▸ Given problem
Transcribe all of the data exactly. Omit the pictures.

▸ Data for this task
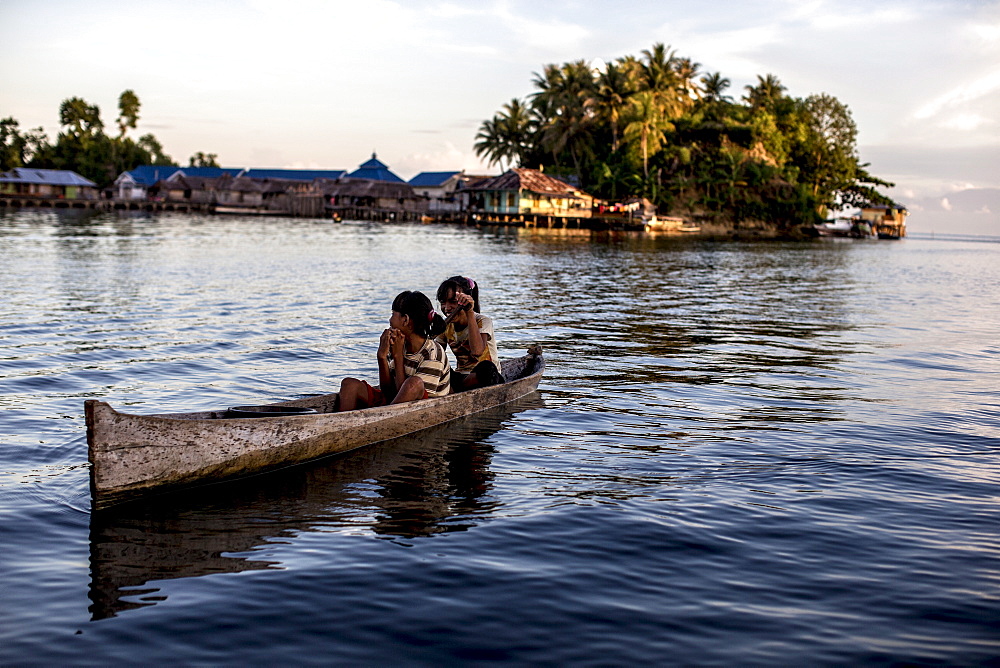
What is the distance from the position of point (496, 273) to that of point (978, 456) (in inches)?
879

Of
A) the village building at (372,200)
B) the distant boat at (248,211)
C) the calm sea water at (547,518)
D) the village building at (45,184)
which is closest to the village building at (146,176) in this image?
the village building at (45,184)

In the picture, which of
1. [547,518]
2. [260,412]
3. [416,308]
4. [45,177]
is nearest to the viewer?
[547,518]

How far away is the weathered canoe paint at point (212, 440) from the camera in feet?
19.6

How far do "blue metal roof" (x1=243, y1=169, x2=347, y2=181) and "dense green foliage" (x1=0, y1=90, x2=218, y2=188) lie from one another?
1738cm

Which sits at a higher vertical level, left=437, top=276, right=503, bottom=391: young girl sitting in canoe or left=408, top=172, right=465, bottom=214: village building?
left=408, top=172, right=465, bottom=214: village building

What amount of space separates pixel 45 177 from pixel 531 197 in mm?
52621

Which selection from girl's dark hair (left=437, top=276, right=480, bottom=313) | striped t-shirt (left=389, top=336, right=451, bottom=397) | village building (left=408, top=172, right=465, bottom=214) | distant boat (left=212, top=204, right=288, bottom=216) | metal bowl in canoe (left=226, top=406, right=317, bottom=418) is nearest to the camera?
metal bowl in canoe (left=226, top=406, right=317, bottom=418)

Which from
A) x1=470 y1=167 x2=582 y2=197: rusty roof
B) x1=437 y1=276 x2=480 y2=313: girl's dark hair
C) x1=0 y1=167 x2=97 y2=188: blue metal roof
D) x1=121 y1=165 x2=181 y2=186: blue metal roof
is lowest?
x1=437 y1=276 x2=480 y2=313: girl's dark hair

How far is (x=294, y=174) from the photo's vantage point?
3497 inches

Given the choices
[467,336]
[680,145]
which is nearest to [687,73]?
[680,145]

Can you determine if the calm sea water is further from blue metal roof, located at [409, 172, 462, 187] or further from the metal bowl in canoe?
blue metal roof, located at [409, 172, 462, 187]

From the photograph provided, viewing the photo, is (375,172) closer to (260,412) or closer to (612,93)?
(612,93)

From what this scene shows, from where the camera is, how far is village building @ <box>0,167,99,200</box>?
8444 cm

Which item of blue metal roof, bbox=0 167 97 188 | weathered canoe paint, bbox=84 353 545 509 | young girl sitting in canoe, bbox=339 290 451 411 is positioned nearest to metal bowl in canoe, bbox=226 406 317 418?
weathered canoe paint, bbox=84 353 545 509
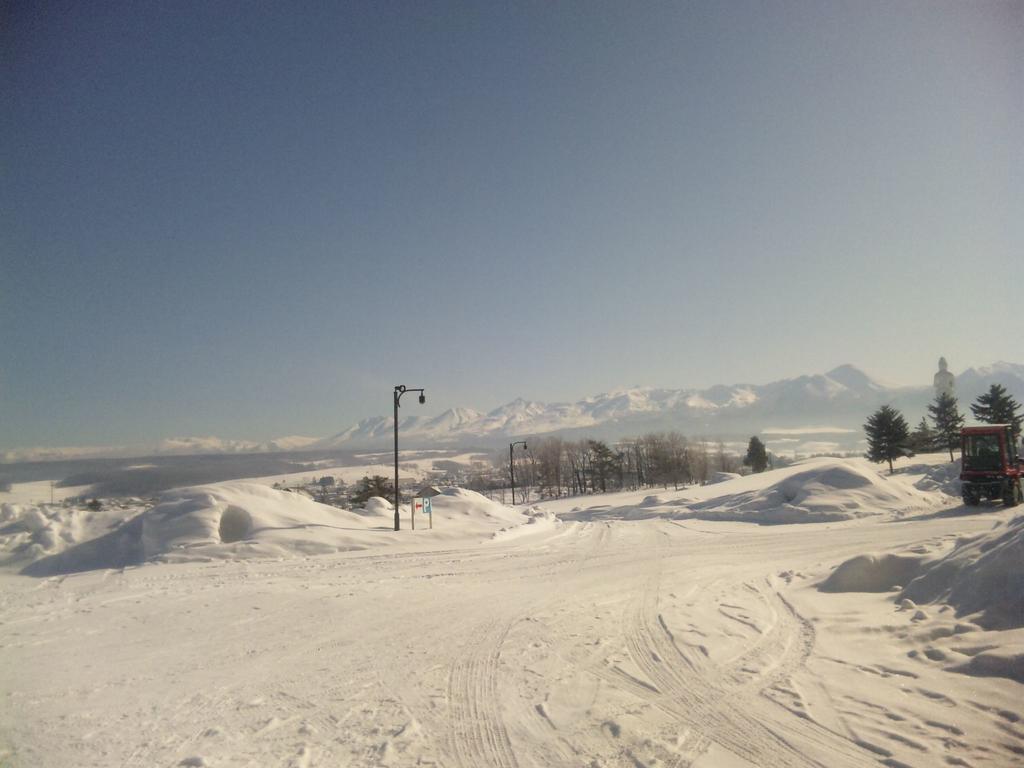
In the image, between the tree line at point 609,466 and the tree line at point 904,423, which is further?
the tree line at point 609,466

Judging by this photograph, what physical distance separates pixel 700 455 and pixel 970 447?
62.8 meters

▸ Exercise response
What is the distance from the position of point (496, 273) to that of point (978, 456) (in inches)?
879

Of
A) the village building at (372,200)
B) the distant boat at (248,211)
C) the calm sea water at (547,518)
D) the village building at (45,184)
which is closest to the village building at (146,176) in this image?
the village building at (45,184)

In the picture, which of
1. [547,518]
2. [260,412]
3. [416,308]
4. [45,177]
is nearest to the viewer?
[547,518]

How far away is the weathered canoe paint at point (212, 440) from the camera in feet?
19.6

How far do "blue metal roof" (x1=243, y1=169, x2=347, y2=181) and "dense green foliage" (x1=0, y1=90, x2=218, y2=188) lie from one another?
1738cm

Which sits at a higher vertical level, left=437, top=276, right=503, bottom=391: young girl sitting in canoe or left=408, top=172, right=465, bottom=214: village building?
left=408, top=172, right=465, bottom=214: village building

What amount of space separates pixel 45 177 from pixel 531 197 in mm?
52621

Which selection from girl's dark hair (left=437, top=276, right=480, bottom=313) | striped t-shirt (left=389, top=336, right=451, bottom=397) | village building (left=408, top=172, right=465, bottom=214) | distant boat (left=212, top=204, right=288, bottom=216) | metal bowl in canoe (left=226, top=406, right=317, bottom=418) is nearest to the camera?
metal bowl in canoe (left=226, top=406, right=317, bottom=418)

Which from
A) x1=470 y1=167 x2=582 y2=197: rusty roof
B) x1=437 y1=276 x2=480 y2=313: girl's dark hair
C) x1=0 y1=167 x2=97 y2=188: blue metal roof
D) x1=121 y1=165 x2=181 y2=186: blue metal roof
is lowest?
x1=437 y1=276 x2=480 y2=313: girl's dark hair

How far is (x=294, y=174) from the photo's vantage point?
3497 inches

Given the choices
[467,336]
[680,145]
which is nearest to [687,73]?
[680,145]

Can you determine if the calm sea water is further from blue metal roof, located at [409, 172, 462, 187] or further from the metal bowl in canoe?
blue metal roof, located at [409, 172, 462, 187]

From the photograph provided, viewing the photo, is (375,172) closer to (260,412) or closer to (612,93)?
(612,93)

From what this scene shows, from where the camera is, how far is village building @ <box>0,167,99,200</box>?
8444 cm

Which item of blue metal roof, bbox=0 167 97 188 | weathered canoe paint, bbox=84 353 545 509 | young girl sitting in canoe, bbox=339 290 451 411 is positioned nearest to metal bowl in canoe, bbox=226 406 317 418?
weathered canoe paint, bbox=84 353 545 509
In the image, between the tree line at point 609,466 and the tree line at point 904,423, which is further?
the tree line at point 609,466

Judging by this photograph, what physical distance separates pixel 700 455 and pixel 970 447?
62.8 meters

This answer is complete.